Едва за компанией закрылась дверь, Миттермайер тяжело вздохнул. Первые пару недель дежурные по этажу бывают очень бдительны. Пусть пошлют боги удачу этим непутёвым. А ему самому - дадут возможность выспаться. Ведь обычно стоит проснуться посреди ночи - как сон возвращается только за полчаса до побудки.
Свинцово-серые тучи стянулись к зданию Военной академии, готовые в любую секунду пролиться мерзким моросящим дождём. Порыв холодного ветра заставил Миттермайера вопреки уставу поддёрнуть повыше воротничок белой рубашки так, что она высунулась над воротом мундира. Опавшие листья, только что сметённые в кучу, радостно закружились по дорожке. Вольф выругался шёпотом, и снова взялся за метлу. Ну почему всегда так - одни развлекаются, а другой получает наряд вне очереди только за то, что помог им пробраться назад в корпус? Миттермайер почти с ненавистью поглядел на окна кухни, где Ройенталь и Мюллер возились с чисткой овощей. Тоже муторное занятие, но хоть в тепле. А тут возись с уборкой двора. Громкое "Что б тебя, б... шипастая!" подсказало, что не один Вольфганг недоволен формой выбранного для него наказания. Возле сильно поредевшего розового куста возился с лопатой и саженцами Биттенфельд. Он только что вскопал очищенную от поломанных его падением растений грядку, и теперь пытался воткнуть в землю саженец. Миттермайер тяжело вздохнул. Да не просто так некоторые гражданские посмеиваются над военными чинами. Нет, с одной стороны всё справедливо - раз загубил грядку, засади её по новой, но неужели трудно как следует объяснить новичку в садовом деле, как именно нужно сажать розы? О, он кажется не может разобраться, где корешки, а где стебель. Миттермайер отложил метлу, подошёл к Биттенфельду.
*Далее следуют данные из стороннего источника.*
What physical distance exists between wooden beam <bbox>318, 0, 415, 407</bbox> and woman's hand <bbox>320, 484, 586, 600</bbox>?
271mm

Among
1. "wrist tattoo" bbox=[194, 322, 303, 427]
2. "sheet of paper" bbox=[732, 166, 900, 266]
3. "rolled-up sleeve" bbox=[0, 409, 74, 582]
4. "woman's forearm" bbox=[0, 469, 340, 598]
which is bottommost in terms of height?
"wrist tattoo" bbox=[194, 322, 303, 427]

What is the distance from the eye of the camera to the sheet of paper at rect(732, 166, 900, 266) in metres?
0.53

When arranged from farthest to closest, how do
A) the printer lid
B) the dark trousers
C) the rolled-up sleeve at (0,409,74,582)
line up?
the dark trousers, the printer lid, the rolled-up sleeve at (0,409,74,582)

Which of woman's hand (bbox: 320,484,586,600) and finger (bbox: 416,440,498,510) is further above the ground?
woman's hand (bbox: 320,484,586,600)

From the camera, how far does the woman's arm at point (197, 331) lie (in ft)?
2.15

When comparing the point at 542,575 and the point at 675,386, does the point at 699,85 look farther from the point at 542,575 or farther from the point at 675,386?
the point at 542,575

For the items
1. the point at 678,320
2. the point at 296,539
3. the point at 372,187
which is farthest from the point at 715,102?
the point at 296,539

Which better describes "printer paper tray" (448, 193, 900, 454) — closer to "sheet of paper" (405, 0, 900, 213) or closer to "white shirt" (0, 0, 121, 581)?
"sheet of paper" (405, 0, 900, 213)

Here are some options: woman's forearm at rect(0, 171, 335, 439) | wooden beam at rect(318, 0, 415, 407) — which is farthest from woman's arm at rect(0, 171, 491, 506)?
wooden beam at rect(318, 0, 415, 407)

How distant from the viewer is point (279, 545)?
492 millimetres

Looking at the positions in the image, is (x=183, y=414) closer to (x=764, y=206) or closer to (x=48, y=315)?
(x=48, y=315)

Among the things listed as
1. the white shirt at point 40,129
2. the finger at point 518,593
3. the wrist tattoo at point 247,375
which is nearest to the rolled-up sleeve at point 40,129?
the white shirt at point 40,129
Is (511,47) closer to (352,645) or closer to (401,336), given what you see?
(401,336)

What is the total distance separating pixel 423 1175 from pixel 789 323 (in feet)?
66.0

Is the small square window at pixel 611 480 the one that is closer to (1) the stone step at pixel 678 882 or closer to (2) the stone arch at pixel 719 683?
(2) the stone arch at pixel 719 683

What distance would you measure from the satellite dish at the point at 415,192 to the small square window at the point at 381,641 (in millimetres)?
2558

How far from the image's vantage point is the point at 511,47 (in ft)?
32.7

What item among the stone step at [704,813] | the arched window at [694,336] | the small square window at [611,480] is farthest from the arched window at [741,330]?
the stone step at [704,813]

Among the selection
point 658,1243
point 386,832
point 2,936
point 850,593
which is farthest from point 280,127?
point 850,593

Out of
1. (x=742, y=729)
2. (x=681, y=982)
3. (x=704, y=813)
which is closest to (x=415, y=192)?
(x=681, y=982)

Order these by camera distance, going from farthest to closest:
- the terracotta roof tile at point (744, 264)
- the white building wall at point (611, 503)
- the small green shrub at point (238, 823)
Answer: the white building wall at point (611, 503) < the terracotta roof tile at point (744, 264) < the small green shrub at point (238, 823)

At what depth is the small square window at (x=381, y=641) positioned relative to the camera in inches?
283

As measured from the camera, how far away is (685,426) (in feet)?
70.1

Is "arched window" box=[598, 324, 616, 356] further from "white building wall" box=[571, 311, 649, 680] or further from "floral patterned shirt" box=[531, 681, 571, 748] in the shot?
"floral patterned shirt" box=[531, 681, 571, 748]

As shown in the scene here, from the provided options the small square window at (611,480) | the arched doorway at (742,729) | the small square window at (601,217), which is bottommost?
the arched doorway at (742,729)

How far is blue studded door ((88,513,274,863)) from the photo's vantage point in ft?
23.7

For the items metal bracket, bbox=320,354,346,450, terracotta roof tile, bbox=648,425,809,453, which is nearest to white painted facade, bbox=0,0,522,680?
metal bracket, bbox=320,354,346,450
- Ты что делаешь? Загубишь цветок.
Биттенфельд держал саженец двумя пальцами за лист, словно благородная дама испачканный платок.
- Они колючие, заразы.
Миттермайер кивнул на лежащие в двух шагах от грядки рабочие перчатки.
- А не пробовал их надеть? Они же для того и нужны, чтобы не натереть мозолей черенком лопаты или метлы, либо не исколоться о колючие побеги.
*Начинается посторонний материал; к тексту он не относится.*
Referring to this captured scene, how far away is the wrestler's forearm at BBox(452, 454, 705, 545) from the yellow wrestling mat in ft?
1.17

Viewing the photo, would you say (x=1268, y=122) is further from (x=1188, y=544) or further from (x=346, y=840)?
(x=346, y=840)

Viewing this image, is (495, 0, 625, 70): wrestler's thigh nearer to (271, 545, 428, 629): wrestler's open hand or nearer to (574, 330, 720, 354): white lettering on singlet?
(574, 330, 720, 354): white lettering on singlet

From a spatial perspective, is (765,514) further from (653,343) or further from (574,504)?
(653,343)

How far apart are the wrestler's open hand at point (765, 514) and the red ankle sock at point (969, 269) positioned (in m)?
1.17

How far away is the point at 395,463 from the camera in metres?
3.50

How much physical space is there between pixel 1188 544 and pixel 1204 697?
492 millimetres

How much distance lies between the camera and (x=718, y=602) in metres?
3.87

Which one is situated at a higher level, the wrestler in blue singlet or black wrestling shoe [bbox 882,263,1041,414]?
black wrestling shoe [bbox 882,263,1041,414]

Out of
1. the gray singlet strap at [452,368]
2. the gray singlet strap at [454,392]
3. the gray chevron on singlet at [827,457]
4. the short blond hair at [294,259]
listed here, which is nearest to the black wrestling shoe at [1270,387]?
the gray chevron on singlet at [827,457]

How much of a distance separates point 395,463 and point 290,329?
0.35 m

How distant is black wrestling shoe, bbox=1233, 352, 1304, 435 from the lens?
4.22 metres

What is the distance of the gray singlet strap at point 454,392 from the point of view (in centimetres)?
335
- Да ну, не люблю я перчатки, - пробурчал Биттенфельд, - в них пальцы как деревянные.
- Эх... слушай, на мой взгляд вы все трое получили по заслугам - нечего было первокурсника в кабак тащить, да ещё поить, но саженцы жалко. Давай поступим рационально: ты подметёшь дорожку, ведущую к калитке, а я вместо тебя розы посажу. Я это умею.
Биттенфельд просиял.
- Идёт! Я быстро. И это... ты на Ройенталя не сердись, он обещал, что обязательно что-нибудь вкусное тебе с кухни принесёт.
- Делать мне нечего, на дураков сердиться, - отмахнулся Миттермайер, - сами себя наказали. А вкусное это хорошо. За это заранее спасибо.
- Отлично, ребята, - режиссёр театрального кружка при Военной Академии Империи улыбнулся, хлопнул в ладоши, - конечно, Офелии бы ещё потренировать походку, но в целом вы играете гораздо лучше, чем месяц назад. Гамлет очень убедительный, и Горацио. Сразу видно - лучшие друзья.
- Ну что вы, - смутился Миттермайер, - мы совсем не друзья с Астором. Я имею ввиду в жизни.
- Это говорит о том, что у вас обоих актёрский талант. Жду всех вас завтра вечером, после шести часов. А сейчас марш всё по комнатам.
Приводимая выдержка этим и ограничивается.